A $20,000 decrease was made for student and staff support. The budget now calls for $1,035,884, an increase of $139,320 from the last fiscal year’s budget.

Brown said the district still plans to hire a director of teacher and learning, a person who would guide teachers and administrators in developing and implementing curriculum and instructional programs.

“Increases to the administration was offset by reductions in teaching staff,” said Winthrop Committee Vice Chairwoman Kristin Shumway. “Overall we’re not reducing programming and quality of programming — my child included — but (what) we are doing is we are making realistic decisions for what we are, which is a municipal school district. We have the same administrative needs, just the same as an RSU with a smaller student population.”

Residents asked whether Winthrop should join with another district, and Shumway explained that the committee looked into joining Rural School Unit 2 or RSU 38 but determined it would not save the town money.

Winthrop’s 2018-2019 tax rate is $18.31 per $1,000 of assessed property.
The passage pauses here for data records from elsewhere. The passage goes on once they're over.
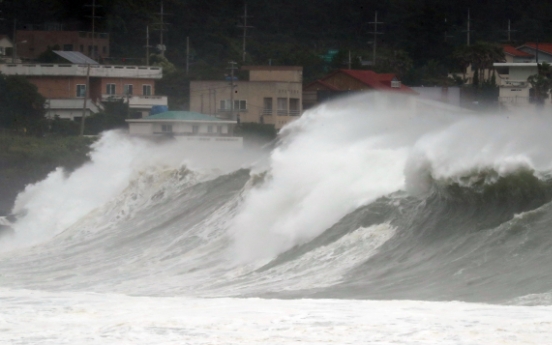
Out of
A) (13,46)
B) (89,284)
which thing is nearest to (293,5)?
(13,46)

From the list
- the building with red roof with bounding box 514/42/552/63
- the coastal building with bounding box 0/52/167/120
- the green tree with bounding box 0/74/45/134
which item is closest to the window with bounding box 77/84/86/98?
the coastal building with bounding box 0/52/167/120

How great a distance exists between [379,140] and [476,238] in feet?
28.1

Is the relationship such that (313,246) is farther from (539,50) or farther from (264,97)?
(539,50)

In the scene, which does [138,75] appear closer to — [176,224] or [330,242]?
[176,224]

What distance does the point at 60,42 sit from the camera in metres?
68.3

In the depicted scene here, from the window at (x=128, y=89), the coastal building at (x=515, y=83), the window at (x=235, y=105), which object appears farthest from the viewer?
the window at (x=128, y=89)

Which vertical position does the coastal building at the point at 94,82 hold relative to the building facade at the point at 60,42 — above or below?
below

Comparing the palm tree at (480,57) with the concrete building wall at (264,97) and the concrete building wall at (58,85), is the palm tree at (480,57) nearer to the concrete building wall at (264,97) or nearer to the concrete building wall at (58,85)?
the concrete building wall at (264,97)

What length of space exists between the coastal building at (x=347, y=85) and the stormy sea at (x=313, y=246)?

Taxes on a $150,000 home, for example, are $2,746 before any exemptions are taken into account.

In other news, councilors approved a parking ordinance relating to the Winthrop Grade School that would require parents and caregivers to drop off their students on Highland Avenue. 

Drop-off no longer will be allowed in the parking lot on the south side of the school near the entrance to adult education. Several parking spaces will be marked on Highland Avenue in the southern direction that heads toward U.S. Route 202. 

Between 8 and 8:40 a.m., and 2:45 and 3:30 p.m. on school days, people dropping off children will not be allowed to park. Children also may not be dropped off in the northern direction of the avenue that goes toward Main Street. 

The ordinance will be in effect until the town can address improvements after consultation on security updates to municipal and school facilities.

Also, work on Memorial Drive will resume Monday.